We want to set a baseline value by training on the full dataset and then predicting on the validation set.

In [33]:
y_train = train_df['SalePrice'].values
x_train = train_df.drop(['HouseId', 'SalePrice'],axis=1).values
lr.fit(x_train, y_train)
y_pred = lr.predict(x_validation)



NameError: name 'x_pred' is not defined

In [35]:
baseline = rmse(y_validation, y_pred)
baseline

0.12503266782864195

We'll examine dropping all possible sets of outliers.  There are 512 total combinations including the baseline where we don't drop any points. train_df is still indexed by HouseId - 1

In [55]:
comb_drop_results_df = pd.DataFrame(dtype = 'float64')
count = 0 
for L in range(0, len(pot_outliers)+1):
        for subset in itertools.combinations(pot_outliers, L):
            drop_pts = list(subset)
            comb_drop_results_df.loc[count, 'Dropped'] = str([x+1 for x in drop_pts])
            y_train = train_df['SalePrice'].drop(drop_pts).values
            x_train = train_df.drop(['HouseId', 'SalePrice'],axis=1).drop(drop_pts).values
            lr.fit(x_train, y_train)
            y_pred = lr.predict(x_validation)
            error = rmse(y_validation, y_pred)
            comb_drop_results_df.loc[count, 'RMSE'] = error
            comb_drop_results_df.loc[count, 'Diff from Base'] = error - baseline
            count += 1



In [56]:
comb_drop_results_df.sort_values(['RMSE'])

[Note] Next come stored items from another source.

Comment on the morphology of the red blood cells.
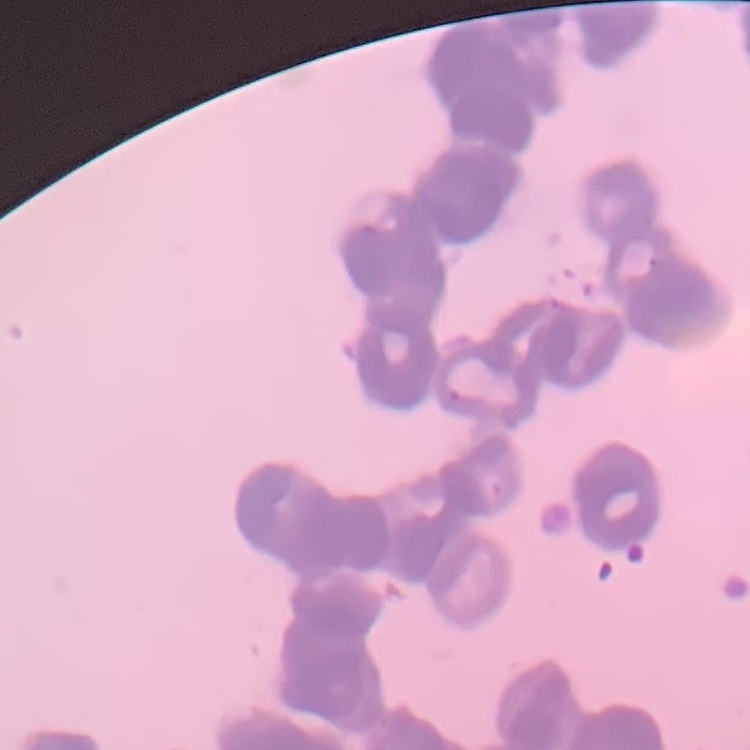

They show rouleaux formation.

preparation: thin blood film
stain: Field's or Giemsa
image_type: one tile cut from a larger photomicrograph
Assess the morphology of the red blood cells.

Unnamed: 0,Dropped,RMSE,Diff from Base
312,"[524, 1299, 31, 496, 917]",0.11751015503521701488,-0.00752251279342493195
418,"[524, 1183, 1299, 31, 496, 917]",0.11767344602977361512,-0.00735922179886833172
403,"[524, 692, 1299, 31, 496, 917]",0.11767832787658395743,-0.00735433995205798940
487,"[524, 1183, 1299, 31, 496, 534, 917]",0.11794212227929237735,-0.00709054554934956949
509,"[524, 1183, 1299, 31, 496, 534, 917, 969]",0.11794722296893855873,-0.00708544485970338811
489,"[524, 1183, 1299, 31, 496, 917, 969]",0.11800623920290025104,-0.00702642862574169580
432,"[524, 1299, 31, 496, 534, 917]",0.11801314170909987800,-0.00701952611954206884
481,"[524, 692, 1299, 31, 496, 534, 917]",0.11807551789471042170,-0.00695714993393152514
434,"[524, 1299, 31, 496, 917, 969]",0.11808353826327439018,-0.00694912956536755666
493,"[524, 1299, 31, 496, 534, 917, 969]",0.11808925058320160484,-0.00694341724544034200


In [57]:
comb_drop_results_df.sort_values(['RMSE']).to_csv('comb_drop_results.csv', header=True)

We note that the difference from the baseline for all of these sets is very small, while the difference between sets is generally even smaller.  The (31, 496, 524, 917, 1299) set seems to be optimal, though the other top sets could be used to generate an ensemble of models.